[Image-linked spatial questions]
:::
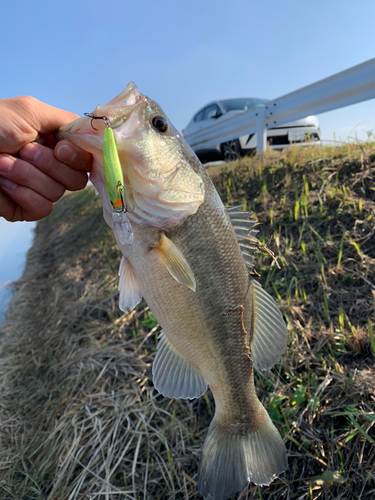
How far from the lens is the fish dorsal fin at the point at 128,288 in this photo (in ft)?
4.71

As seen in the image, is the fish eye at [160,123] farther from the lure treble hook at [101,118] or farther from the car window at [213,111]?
the car window at [213,111]

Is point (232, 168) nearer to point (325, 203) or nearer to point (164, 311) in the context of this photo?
point (325, 203)

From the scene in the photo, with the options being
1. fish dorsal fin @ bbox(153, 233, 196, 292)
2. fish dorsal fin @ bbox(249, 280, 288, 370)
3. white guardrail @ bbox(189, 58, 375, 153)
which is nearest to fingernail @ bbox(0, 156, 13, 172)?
fish dorsal fin @ bbox(153, 233, 196, 292)

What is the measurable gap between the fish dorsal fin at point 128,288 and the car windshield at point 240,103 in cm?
763

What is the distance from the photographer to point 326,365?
2188 mm

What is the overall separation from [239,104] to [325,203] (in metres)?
5.80

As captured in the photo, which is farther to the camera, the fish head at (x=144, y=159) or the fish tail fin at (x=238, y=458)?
the fish tail fin at (x=238, y=458)

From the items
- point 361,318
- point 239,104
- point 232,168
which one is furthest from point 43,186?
point 239,104

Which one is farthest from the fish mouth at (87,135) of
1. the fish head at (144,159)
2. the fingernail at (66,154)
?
the fingernail at (66,154)

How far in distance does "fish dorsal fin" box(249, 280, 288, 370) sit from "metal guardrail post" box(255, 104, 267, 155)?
157 inches

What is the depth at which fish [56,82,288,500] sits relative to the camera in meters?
1.28

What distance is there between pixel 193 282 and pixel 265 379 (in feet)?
4.78

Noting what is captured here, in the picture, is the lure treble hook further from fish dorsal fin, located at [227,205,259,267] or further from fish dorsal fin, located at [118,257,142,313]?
fish dorsal fin, located at [227,205,259,267]

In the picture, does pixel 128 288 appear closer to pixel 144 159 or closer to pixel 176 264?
pixel 176 264
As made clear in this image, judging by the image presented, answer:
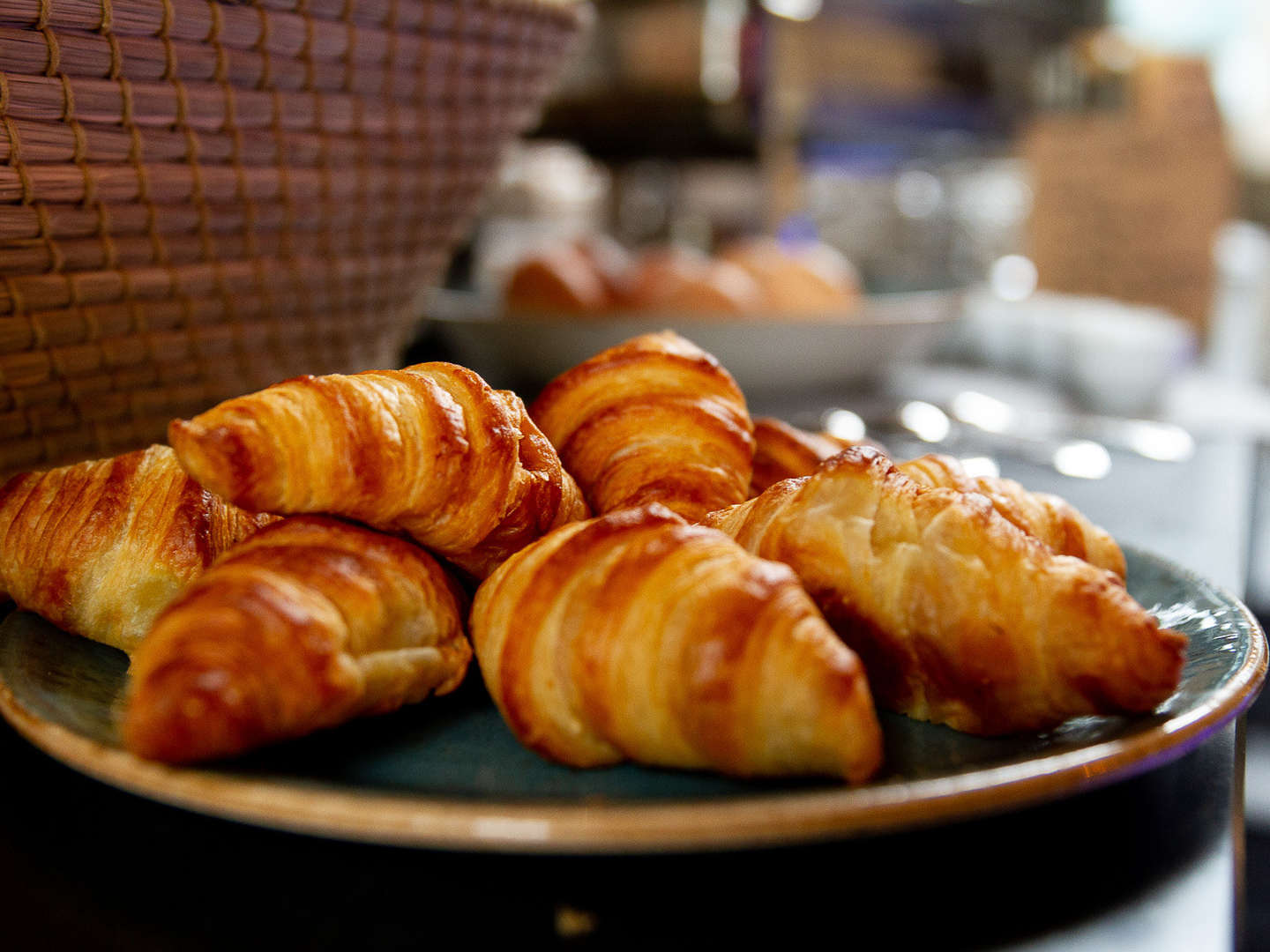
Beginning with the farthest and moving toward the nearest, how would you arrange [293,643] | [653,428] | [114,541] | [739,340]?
1. [739,340]
2. [653,428]
3. [114,541]
4. [293,643]

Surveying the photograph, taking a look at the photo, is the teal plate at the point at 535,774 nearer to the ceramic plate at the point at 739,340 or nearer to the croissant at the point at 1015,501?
the croissant at the point at 1015,501

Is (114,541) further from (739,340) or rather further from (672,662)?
(739,340)

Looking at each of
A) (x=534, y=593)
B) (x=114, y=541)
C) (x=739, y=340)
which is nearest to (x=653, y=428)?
(x=534, y=593)

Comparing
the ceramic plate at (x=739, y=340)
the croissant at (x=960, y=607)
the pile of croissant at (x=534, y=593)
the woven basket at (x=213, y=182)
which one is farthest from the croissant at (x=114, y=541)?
the ceramic plate at (x=739, y=340)

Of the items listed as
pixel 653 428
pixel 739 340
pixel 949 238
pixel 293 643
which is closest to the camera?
pixel 293 643

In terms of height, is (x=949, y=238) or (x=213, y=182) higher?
(x=213, y=182)

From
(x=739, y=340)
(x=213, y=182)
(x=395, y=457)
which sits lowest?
(x=739, y=340)

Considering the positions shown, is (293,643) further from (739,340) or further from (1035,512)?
(739,340)

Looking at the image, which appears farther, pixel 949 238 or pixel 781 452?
pixel 949 238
:::
> _Prompt_: Turn all of the records above into a numbered list with one line per entry, leaving out blank lines and the pictures.

> _Solution to this task_:
1. How far from the lens is the fish dorsal fin at the point at 128,288 in this photo (in ft)?
2. 4.71
3. As seen in the image, is the fish eye at [160,123] farther from the lure treble hook at [101,118] or farther from the car window at [213,111]?
4. the car window at [213,111]
5. Is point (232, 168) nearer to point (325, 203) or nearer to point (164, 311) in the context of this photo?
6. point (325, 203)
7. From the scene in the photo, with the options being
8. 1. fish dorsal fin @ bbox(153, 233, 196, 292)
9. 2. fish dorsal fin @ bbox(249, 280, 288, 370)
10. 3. white guardrail @ bbox(189, 58, 375, 153)
11. which is nearest to fingernail @ bbox(0, 156, 13, 172)?
12. fish dorsal fin @ bbox(153, 233, 196, 292)
13. What is the measurable gap between the fish dorsal fin at point 128,288 and the car windshield at point 240,103 in cm?
14. 763
15. What is the distance from the photographer to point 326,365?
16. 2188 mm
17. What is the overall separation from [239,104] to [325,203] (in metres)?
18. 5.80
19. As captured in the photo, which is farther to the camera, the fish head at (x=144, y=159) or the fish tail fin at (x=238, y=458)?
20. the fish tail fin at (x=238, y=458)
21. From the items
22. - point 361,318
23. - point 239,104
24. - point 232,168
25. which one is furthest from point 43,186?
26. point 239,104
27. Which one is farthest from the fish mouth at (87,135) of
28. 1. the fish head at (144,159)
29. 2. the fingernail at (66,154)
30. ?
31. the fingernail at (66,154)
32. How far in distance does "fish dorsal fin" box(249, 280, 288, 370) sit from "metal guardrail post" box(255, 104, 267, 155)?
33. 157 inches
34. What is the depth at which fish [56,82,288,500] sits relative to the camera in meters?
35. 1.28
36. What distance is there between pixel 193 282 and pixel 265 379 (in feet)?
37. 4.78
38. Noting what is captured here, in the picture, is the lure treble hook further from fish dorsal fin, located at [227,205,259,267] or further from fish dorsal fin, located at [118,257,142,313]?
39. fish dorsal fin, located at [227,205,259,267]
40. In the picture, does pixel 128 288 appear closer to pixel 144 159 or closer to pixel 176 264?
41. pixel 176 264
42. As made clear in this image, judging by the image presented, answer:
43. Beginning with the farthest and moving toward the nearest, how would you arrange [293,643] | [653,428] | [114,541] | [739,340]?
44. 1. [739,340]
45. 2. [653,428]
46. 3. [114,541]
47. 4. [293,643]
48. Surveying the photograph, taking a look at the photo, is the teal plate at the point at 535,774 nearer to the ceramic plate at the point at 739,340 or nearer to the croissant at the point at 1015,501?
49. the croissant at the point at 1015,501
50. Is (114,541) further from (739,340) or rather further from (672,662)?
51. (739,340)
52. Looking at each of
53. A) (x=534, y=593)
54. B) (x=114, y=541)
55. C) (x=739, y=340)
56. which is nearest to (x=653, y=428)?
57. (x=534, y=593)
58. Comparing
59. the ceramic plate at (x=739, y=340)
60. the croissant at (x=960, y=607)
61. the pile of croissant at (x=534, y=593)
62. the woven basket at (x=213, y=182)
63. which one is farthest from the croissant at (x=114, y=541)?
64. the ceramic plate at (x=739, y=340)
65. Of the items listed as
66. pixel 653 428
67. pixel 739 340
68. pixel 949 238
69. pixel 293 643
70. which is closest to the camera?
71. pixel 293 643
72. In terms of height, is (x=949, y=238) or (x=213, y=182) higher?
73. (x=213, y=182)
74. From
75. (x=739, y=340)
76. (x=213, y=182)
77. (x=395, y=457)
78. which sits lowest?
79. (x=739, y=340)
80. Considering the positions shown, is (293,643) further from (739,340) or further from (1035,512)?
81. (739,340)
82. Looking at the image, which appears farther, pixel 949 238 or pixel 781 452?
83. pixel 949 238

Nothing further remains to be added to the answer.